The FDD for a franchise opportunity will clearly list the range of cost to license and open a location. Item 5 will outline initial costs while Item 6 will include royalties and other fees. Ongoing operating capital, real estate, insurance, and funds for salaries are just a few additional details that will come up and many are covered in Item 7 of the FDD. The best way to gain a better understanding of these costs is to connect with members of the franchise development team or reach out to existing franchisees.

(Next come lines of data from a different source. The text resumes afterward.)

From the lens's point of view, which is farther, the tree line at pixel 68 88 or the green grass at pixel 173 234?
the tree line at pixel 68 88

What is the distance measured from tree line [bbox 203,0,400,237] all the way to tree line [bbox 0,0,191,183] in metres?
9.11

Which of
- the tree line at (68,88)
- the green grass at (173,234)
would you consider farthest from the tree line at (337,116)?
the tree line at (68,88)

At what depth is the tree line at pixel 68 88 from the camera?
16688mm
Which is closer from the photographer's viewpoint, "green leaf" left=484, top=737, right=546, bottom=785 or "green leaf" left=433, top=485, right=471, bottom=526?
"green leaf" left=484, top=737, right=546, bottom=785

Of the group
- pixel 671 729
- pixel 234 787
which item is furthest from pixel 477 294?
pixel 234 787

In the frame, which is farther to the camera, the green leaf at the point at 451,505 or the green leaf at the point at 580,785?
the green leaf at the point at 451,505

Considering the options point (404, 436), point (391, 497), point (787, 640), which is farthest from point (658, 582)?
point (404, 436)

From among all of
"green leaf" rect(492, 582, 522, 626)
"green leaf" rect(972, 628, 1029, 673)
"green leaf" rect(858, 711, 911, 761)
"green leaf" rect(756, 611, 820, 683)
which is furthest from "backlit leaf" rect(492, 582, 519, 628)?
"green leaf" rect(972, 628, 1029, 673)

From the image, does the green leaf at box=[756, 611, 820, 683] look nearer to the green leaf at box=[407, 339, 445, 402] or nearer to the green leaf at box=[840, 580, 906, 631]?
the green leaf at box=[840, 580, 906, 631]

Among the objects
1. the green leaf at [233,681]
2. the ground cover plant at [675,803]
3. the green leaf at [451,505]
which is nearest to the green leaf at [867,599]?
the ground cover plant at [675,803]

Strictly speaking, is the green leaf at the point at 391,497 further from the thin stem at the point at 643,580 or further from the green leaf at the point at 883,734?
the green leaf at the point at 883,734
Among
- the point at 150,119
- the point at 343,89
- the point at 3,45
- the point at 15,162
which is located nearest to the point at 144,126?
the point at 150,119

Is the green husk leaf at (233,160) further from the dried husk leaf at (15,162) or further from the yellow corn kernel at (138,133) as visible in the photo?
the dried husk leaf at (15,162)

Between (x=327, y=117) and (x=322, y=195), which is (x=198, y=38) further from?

3. Territory demographics.
Territory demographics are imperative to consider when opening a franchise as the concept may not perform as well depending on the territory demographics. Demographics can vary ranging from something as simple as population to more complex criteria that take into consideration single family households, income ranges or business counts related to the concepts’ target customer. When looking at different territories, prospective franchisees must determine “Do the territory demographics align with the business?” A lawn care franchise in a downtown metro area might not be a good fit even if population would make the territory attractive on the surface. Similarly, an urban territory might be less than ideal for a commercial cleaning territory. What is key is not only knowing your target customer but understanding how key territories demographics align with the customers you will be targeting. In addition to considering territories and demographics, franchisees must consider additional factors that could further impact their decisions such as accessibility, the local economy, and more. Also consider if the territory is exclusive and if the franchisor has the ability to operate a company owned location in the territory.
4. Source of customers.
In entering a new territory, depending on the franchise’s reach, prospective customers may be unaware of the concept and why they should purchase from your new franchise. Franchisees need to consider how they will acquire customers. Will they invest in advertising? Sales? Marketing? Cold calling? While many franchisors offer support in this area, should they not, franchisees will need to think through and designate who will be in charge of these responsibilities.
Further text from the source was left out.